Tuesday, 21 January 2020

Financier banking on flexible football transfer strategy



London (AFP) – Even for the heavyweights of world football, raising vast sums of cash to fund transfers can be tricky. That’s where Jason Traub’s firm 23 Capital comes in.

The company is operating at a rarefied level — it is reported to have helped finance the deals that took France’s World Cup-winning striker Antoine Griezmann from Atletico Madrid to Barcelona last year and Atletico Madrid’s purchase of Joao Felix from Benfica.

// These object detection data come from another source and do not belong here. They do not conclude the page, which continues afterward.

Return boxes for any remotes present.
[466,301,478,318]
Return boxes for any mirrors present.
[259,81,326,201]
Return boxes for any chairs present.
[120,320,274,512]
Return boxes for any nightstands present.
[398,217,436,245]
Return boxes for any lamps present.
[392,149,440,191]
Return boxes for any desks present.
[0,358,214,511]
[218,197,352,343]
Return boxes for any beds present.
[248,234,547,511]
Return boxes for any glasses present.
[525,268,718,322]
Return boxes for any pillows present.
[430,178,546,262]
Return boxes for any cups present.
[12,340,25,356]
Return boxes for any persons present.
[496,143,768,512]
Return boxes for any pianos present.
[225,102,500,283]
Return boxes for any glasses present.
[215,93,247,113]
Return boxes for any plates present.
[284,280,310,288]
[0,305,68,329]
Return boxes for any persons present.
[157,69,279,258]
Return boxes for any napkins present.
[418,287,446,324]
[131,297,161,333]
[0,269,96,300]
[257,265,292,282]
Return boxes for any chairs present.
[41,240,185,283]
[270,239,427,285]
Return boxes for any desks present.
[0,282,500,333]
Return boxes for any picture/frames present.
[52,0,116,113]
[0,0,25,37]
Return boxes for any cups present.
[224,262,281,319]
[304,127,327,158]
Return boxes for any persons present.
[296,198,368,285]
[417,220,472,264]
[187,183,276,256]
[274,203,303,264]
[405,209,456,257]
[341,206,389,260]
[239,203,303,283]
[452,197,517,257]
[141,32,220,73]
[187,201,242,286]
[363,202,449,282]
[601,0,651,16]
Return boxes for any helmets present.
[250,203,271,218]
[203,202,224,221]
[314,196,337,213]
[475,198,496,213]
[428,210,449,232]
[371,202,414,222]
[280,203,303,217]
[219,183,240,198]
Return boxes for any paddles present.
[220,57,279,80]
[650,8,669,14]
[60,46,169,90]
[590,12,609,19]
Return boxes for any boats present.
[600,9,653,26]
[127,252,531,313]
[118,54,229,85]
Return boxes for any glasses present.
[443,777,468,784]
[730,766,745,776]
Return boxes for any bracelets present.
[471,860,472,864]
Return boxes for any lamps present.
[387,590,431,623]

Co-founded by Traub and Stephen Duval six years ago, 23 Capital markets itself as a “capital and solutions company focused exclusively on the sports, music and entertainment sectors”.

Its USP, essentially, is that it has more flexibility than a traditional bank. It gives clubs an alternative way of raising cash to sign players and greases the wheels of the football transfer industry.

The market is huge. Clubs from Europe’s ‘Big Five’ leagues in England, Spain, Italy, France and Germany combined to spend a record £5 billion ($6.5 billion, 5.9 billion euros) on transfer fees during the 2019 summer transfer window, according to auditors Deloitte.

But while the numbers are eye-watering, a large proportion of the value of many clubs lies in their players, or “intangible assets” as Traub told AFP at the company’s headquarters in London.

Traub said banks, when asked by clubs for a loan, may not take into account the value of the players. That means clubs are pushed to seek alternative financial providers.

“In a bank balance sheet of a football club, you have your stadium but then you have this significantly typically larger asset base around intangible assets — players,” he said.

“So that’s a huge amount of capital tied up. These are hundreds and hundreds of millions of pounds.”

Traub said clubs do not have the option to apply for financing as if they were a high-street store.

“I mean if you come in off the street to, for instance, Metro Bank and say, ‘Look, we have £800 million worth of intangible assets on our balance sheet so how much are you going to loan us?’

“That is going to be a quick conversation. So really that’s where we came and understood that rationale.”

Timothy Bridge, a director at Deloitte’s Sports Business Group, said clubs had a number of avenues they could pursue to finance player transfers.

“Traditional banks may not be the outlet that provides the financing for player transfer receivables (or assets) but there are an increasing number of options for clubs,” he said.